* Work required:
Rewrite the part of the records that opens with the line containing "The photograph indicates that of" and runs through the end of the records, including both ends and keeping the requests. Multiply every coordinate in the answers by 2.2 and round to the nearest whole number, with halves rounding up; leave the numbers in the requests unchanged.

* Given data:
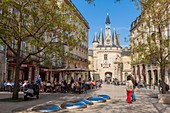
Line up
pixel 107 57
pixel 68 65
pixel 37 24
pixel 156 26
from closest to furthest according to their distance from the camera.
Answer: pixel 37 24, pixel 156 26, pixel 68 65, pixel 107 57

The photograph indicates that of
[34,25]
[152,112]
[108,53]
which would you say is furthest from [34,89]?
[108,53]

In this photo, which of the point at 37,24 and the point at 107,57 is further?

* Solution for this problem:
The photograph indicates that of
[34,25]
[152,112]
[108,53]
which would you say is furthest from [34,89]?
[238,117]

In this photo, which of the point at 37,24 and the point at 107,57 is further?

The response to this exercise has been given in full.